Investigating the Role of N-Hydroxypipecolic Acid and Salicylic Acid During Age-Related Resistance in Arabidopsis thaliana

Abstract

Little is still known about what allows mature Arabidopsis thaliana (Arabidopsis) plants to respond with an Age-Related Resistance response (ARR). To better understand how mature plants initiate and establish ARR, gene expression in the leaves of young and mature plants responding to Pseudomonas syringae pv. tomato (Pst) was investigated using RNA-sequencing analysis. Genes involved in the biosynthesis of N-hydroxypipecolic acid (NHP) were upregulated in ARR-responding leaves leading to the idea that NHP, a signaling molecule in Systemic AcquiredResistance (SAR) may also be required for ARR. The ARR response was examined in NHP biosynthesis mutants and revealed that NHP biosynthesis is required for ARR. During ARR, NHP biosynthesis mutants were also shown to accumulate less salicylic acid (SA) compared to wild-type leaves in response to Pst. Healthy untreated leaves had modest accumulation of NHP and modest expression of several cell-surface receptors was observed compared to the healthy untreated leaves of young plants, suggesting that ARR competence in mature untreated plants involves a primed/immune ready state similar to what is observed in systemic leaves of plants induced for SAR in a local leaf. The ARR response also requires the accumulation of intercellular SA which is involved in inhibiting biofilm-like aggregate formation of Pst in mature plant leaves.

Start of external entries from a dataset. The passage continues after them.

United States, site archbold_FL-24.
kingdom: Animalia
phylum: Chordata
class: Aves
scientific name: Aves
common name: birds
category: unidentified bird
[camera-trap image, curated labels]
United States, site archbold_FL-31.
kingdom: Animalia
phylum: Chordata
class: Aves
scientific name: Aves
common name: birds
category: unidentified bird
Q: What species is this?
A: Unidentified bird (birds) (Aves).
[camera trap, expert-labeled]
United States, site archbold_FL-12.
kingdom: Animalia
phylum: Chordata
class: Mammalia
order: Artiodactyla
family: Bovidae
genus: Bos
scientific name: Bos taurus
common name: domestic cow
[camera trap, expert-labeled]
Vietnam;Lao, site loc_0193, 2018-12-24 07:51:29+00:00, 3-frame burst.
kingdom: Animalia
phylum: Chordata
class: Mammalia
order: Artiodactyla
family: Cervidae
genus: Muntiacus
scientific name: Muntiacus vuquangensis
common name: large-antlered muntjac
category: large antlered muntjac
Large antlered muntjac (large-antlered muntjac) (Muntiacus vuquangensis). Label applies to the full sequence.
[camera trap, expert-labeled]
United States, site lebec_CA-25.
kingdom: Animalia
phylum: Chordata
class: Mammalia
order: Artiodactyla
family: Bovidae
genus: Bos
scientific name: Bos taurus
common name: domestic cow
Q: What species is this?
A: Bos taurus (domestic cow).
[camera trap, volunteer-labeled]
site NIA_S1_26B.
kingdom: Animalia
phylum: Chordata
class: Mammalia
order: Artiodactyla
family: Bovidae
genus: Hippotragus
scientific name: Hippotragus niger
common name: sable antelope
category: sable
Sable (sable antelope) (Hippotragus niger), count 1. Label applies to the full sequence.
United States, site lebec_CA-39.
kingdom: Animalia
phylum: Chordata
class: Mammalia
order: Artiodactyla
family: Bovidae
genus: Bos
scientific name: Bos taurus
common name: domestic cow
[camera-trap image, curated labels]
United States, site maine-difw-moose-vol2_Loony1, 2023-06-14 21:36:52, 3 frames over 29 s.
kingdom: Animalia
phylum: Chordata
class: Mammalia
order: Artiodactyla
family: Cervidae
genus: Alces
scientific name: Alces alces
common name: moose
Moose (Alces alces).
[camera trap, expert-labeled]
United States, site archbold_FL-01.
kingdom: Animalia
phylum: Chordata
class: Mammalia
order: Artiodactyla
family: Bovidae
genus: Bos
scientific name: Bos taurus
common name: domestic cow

To understand how SA is transported from the cytosol to the intercellular space during ARR, the ARR response of the PDR-type transporter mutants pdr8-4 and pdr12-3 was examined. The pdr8-4 pdr12-3 double mutant was partially ARR-defective and SA accumulation in leaf intercellular spaces was reduced by ~50% compared to wild-type mature plants during ARR, demonstrating that PDR8 and PDR12 are required for the intercellular localisation of SA during ARR. To obtain evidence that PDR8 and PDR12 act as transporters of SA, SA transporter assays were performed with yeast expressing PDR8 and PDR12. PDR8- and PDR12-expressing yeast accumulated less intracellular SA than empty vector containing yeast cells, suggesting that PDR8 and PDR12 act as SA transporters. Together, this work found ARR shared signaling components with SAR and found additional support for SA as an antimicrobial and signaling molecule during ARR.